(Items from a data source)

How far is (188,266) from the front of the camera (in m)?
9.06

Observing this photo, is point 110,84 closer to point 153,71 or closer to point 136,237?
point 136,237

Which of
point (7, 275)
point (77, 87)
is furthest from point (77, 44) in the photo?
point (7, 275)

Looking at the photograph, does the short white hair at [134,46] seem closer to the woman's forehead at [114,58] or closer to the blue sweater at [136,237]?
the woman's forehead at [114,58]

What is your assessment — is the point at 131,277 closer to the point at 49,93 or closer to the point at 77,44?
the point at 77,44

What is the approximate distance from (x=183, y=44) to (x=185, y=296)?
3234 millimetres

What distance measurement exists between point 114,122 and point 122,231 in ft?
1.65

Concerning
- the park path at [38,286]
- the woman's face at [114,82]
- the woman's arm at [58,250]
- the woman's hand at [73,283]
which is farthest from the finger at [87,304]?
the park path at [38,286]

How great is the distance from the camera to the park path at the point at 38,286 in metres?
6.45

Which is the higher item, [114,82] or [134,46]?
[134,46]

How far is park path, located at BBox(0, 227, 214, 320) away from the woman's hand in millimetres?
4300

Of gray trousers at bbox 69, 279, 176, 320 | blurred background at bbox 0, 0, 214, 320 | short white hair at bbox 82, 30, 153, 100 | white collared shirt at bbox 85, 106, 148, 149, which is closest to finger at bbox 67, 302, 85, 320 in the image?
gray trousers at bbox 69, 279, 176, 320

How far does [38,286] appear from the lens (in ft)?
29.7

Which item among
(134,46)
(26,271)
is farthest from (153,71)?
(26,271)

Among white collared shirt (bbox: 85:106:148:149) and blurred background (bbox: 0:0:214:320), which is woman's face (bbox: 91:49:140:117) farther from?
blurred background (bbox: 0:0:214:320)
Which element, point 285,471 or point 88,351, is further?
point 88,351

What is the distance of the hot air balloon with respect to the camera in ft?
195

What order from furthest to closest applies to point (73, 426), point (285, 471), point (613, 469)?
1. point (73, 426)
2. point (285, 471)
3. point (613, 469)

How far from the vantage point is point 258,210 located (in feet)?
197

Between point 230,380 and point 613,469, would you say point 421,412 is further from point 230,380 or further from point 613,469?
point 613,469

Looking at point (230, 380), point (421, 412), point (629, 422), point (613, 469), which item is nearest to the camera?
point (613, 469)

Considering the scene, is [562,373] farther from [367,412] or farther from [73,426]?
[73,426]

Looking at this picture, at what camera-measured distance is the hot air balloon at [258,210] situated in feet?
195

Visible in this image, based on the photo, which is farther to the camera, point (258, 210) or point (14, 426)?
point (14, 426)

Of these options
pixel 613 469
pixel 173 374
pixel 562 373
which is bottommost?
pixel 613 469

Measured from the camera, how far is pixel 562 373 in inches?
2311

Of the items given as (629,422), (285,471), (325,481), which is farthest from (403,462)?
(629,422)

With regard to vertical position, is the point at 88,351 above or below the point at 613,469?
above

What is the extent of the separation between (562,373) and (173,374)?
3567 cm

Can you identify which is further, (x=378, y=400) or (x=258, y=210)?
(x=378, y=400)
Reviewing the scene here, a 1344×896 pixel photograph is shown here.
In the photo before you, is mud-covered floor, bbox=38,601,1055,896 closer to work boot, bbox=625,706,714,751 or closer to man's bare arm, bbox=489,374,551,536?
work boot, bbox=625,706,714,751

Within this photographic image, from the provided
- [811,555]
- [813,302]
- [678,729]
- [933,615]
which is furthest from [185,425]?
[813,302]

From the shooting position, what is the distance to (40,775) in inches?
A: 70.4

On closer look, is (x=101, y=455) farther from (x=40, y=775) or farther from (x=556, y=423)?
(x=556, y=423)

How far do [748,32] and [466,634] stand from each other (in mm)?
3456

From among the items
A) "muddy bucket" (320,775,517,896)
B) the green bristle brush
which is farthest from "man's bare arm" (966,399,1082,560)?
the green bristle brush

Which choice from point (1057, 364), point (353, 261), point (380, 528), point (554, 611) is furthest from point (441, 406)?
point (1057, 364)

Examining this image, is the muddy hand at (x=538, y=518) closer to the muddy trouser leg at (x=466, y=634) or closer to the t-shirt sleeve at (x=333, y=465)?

§ Task details
Give the lines exactly as they stand, from the line with "From the shooting" through the end of the material.

§ Task response
From the shooting position, what is the distance to (40,775) in inches?
A: 70.4

On closer look, is (x=101, y=455) farther from (x=40, y=775) or farther from (x=556, y=423)?
(x=556, y=423)

How far do [748,32] and [466,634] stand from each other (in mm)?
3456

From among the items
A) "muddy bucket" (320,775,517,896)
B) the green bristle brush
which is farthest from "man's bare arm" (966,399,1082,560)?
the green bristle brush

Which choice from point (1057, 364), point (353, 261), point (380, 528), point (554, 611) is furthest from point (441, 406)?
point (1057, 364)

Examining this image, is the muddy hand at (x=538, y=518) closer to the muddy trouser leg at (x=466, y=634) or closer to the t-shirt sleeve at (x=333, y=465)?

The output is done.